Since 2000, Asia has invested about 2.4% of GDP in surface transport infrastructure. Roads still dominate spend, but the share for urban & heavy rail is inching up. Transport PPPs and climate bonds remain a small but growing slice of total transport finance. The report argues that aligning investment with co-benefits (safety, congestion, air, climate) can unlock more capital.

The through-line: co-benefits matter—but quantify them

Policy ambition and co-benefit framing are rising across Asia (more measures referencing air + climate together), yet quantified health benefits are seldom included in ex-ante or ex-post assessments. Building a stronger evidence base—with disaggregated emissions by sub-mode, better activity data for shipping, and health-impact quantification—would make cleaner-transport investments easier to defend and scale.
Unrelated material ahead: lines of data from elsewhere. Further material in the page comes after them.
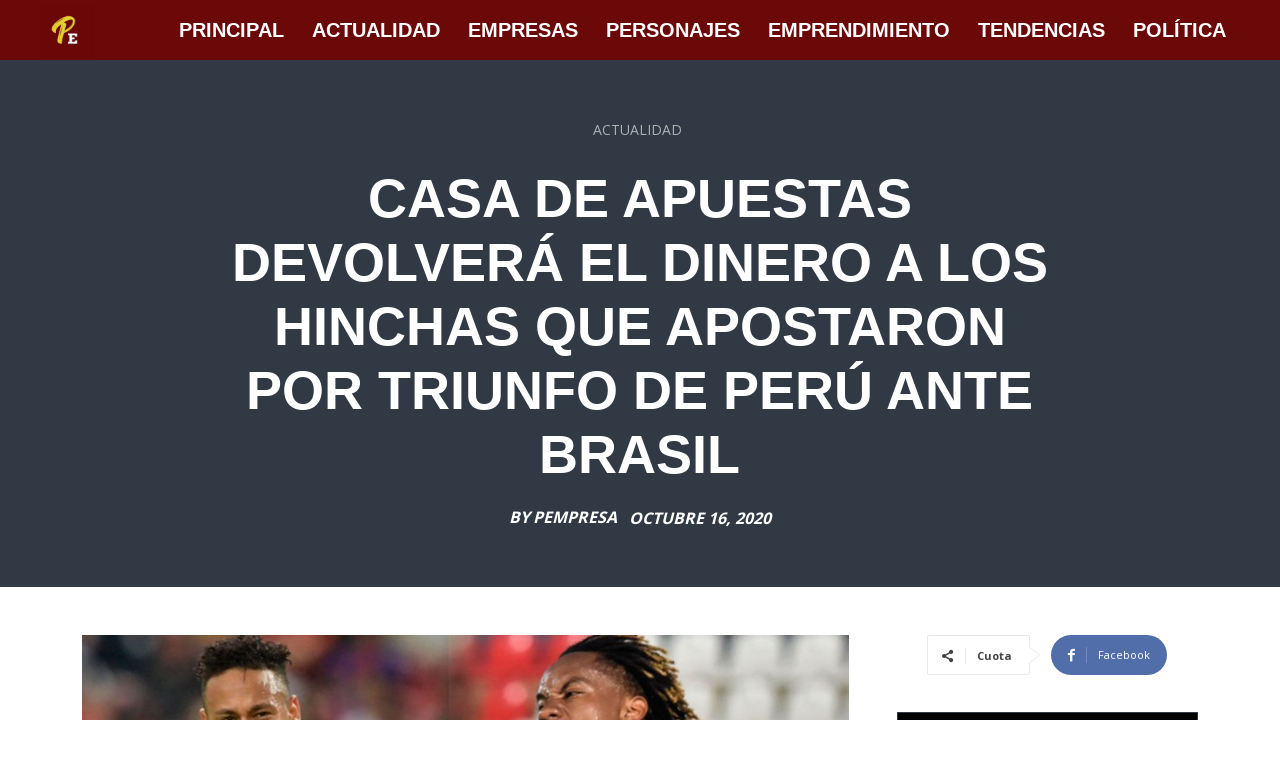

--- FILE ---
content_type: text/html; charset=utf-8
request_url: https://www.google.com/recaptcha/api2/aframe
body_size: 267
content:
<!DOCTYPE HTML><html><head><meta http-equiv="content-type" content="text/html; charset=UTF-8"></head><body><script nonce="3PRSTF2blV_b8-JCyPy6cQ">/** Anti-fraud and anti-abuse applications only. See google.com/recaptcha */ try{var clients={'sodar':'https://pagead2.googlesyndication.com/pagead/sodar?'};window.addEventListener("message",function(a){try{if(a.source===window.parent){var b=JSON.parse(a.data);var c=clients[b['id']];if(c){var d=document.createElement('img');d.src=c+b['params']+'&rc='+(localStorage.getItem("rc::a")?sessionStorage.getItem("rc::b"):"");window.document.body.appendChild(d);sessionStorage.setItem("rc::e",parseInt(sessionStorage.getItem("rc::e")||0)+1);localStorage.setItem("rc::h",'1761961138021');}}}catch(b){}});window.parent.postMessage("_grecaptcha_ready", "*");}catch(b){}</script></body></html>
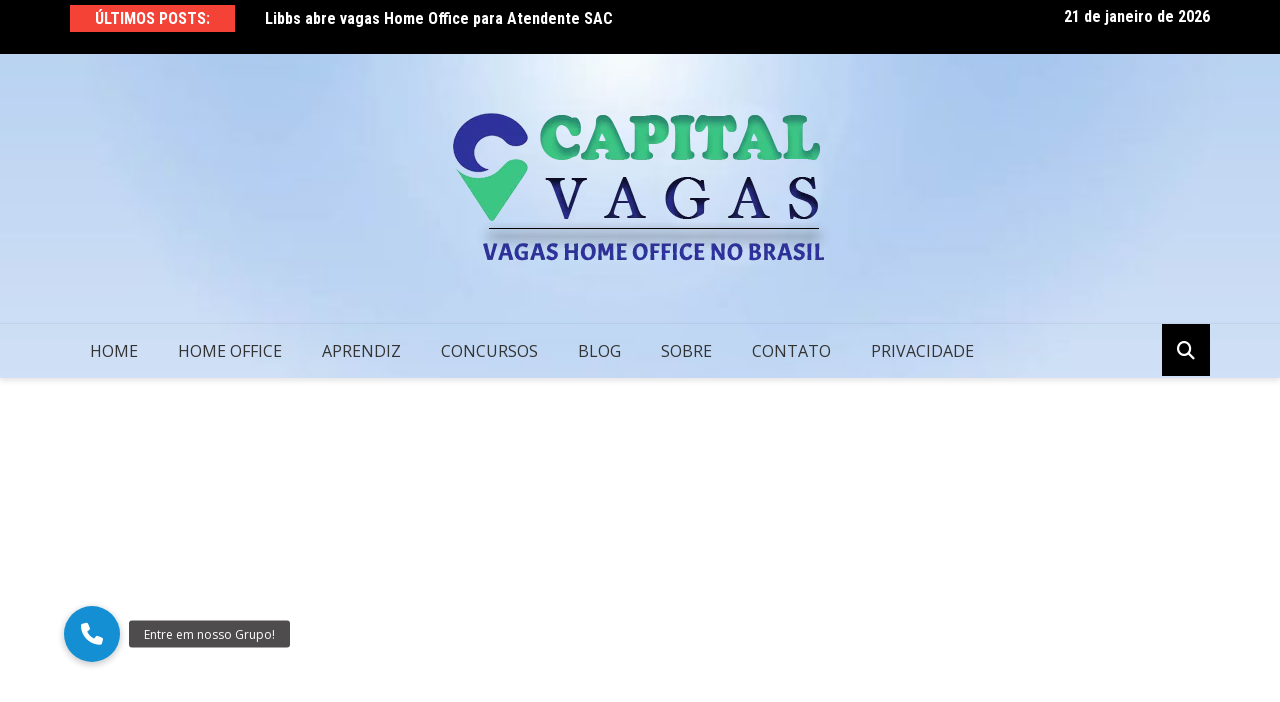

--- FILE ---
content_type: text/html; charset=utf-8
request_url: https://www.google.com/recaptcha/api2/aframe
body_size: 266
content:
<!DOCTYPE HTML><html><head><meta http-equiv="content-type" content="text/html; charset=UTF-8"></head><body><script nonce="Y8_RdFJ6brhmbHG2qKT_eg">/** Anti-fraud and anti-abuse applications only. See google.com/recaptcha */ try{var clients={'sodar':'https://pagead2.googlesyndication.com/pagead/sodar?'};window.addEventListener("message",function(a){try{if(a.source===window.parent){var b=JSON.parse(a.data);var c=clients[b['id']];if(c){var d=document.createElement('img');d.src=c+b['params']+'&rc='+(localStorage.getItem("rc::a")?sessionStorage.getItem("rc::b"):"");window.document.body.appendChild(d);sessionStorage.setItem("rc::e",parseInt(sessionStorage.getItem("rc::e")||0)+1);localStorage.setItem("rc::h",'1769012050467');}}}catch(b){}});window.parent.postMessage("_grecaptcha_ready", "*");}catch(b){}</script></body></html>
Bottom line: Asia has bent the road-transport pollution curve via cleaner fuels and vehicle standards, and it is rapidly scaling transit and electrification (especially 2-/3-wheelers). To sustain momentum, countries need to (i) push Euro IV+ or equivalent across all modes (including HDVs and 2Ws), (ii) fix used-vehicle leakages and I&M enforcement, (iii) target shipping and rail with fuel/tech + grid decarbonization, (iv) invest for modal shift and demand management, and (v) measure the health co-benefits rigorously to lock in public and political support.

Keywords

Asian Transport Outlook (ATO); Clean Air Asia; EDGAR emissions; PM₁₀; PM₂.₅; NOx; SOx; black carbon (BC); road/rail/navigation/aviation mode shares; Euro 4+ standards; fuel sulfur 50/10 ppm; inspection & maintenance (I&M); used-vehicle import restrictions; fossil-fuel subsidy reform; modal shift (BRT/metro/LRT, rail freight); e-mobility (2-/3-wheelers); railway electrification; MARPOL Annex VI (0.5% sulfur); LNG in domestic shipping; PPPs & climate bonds; co-benefits and health impact quantification.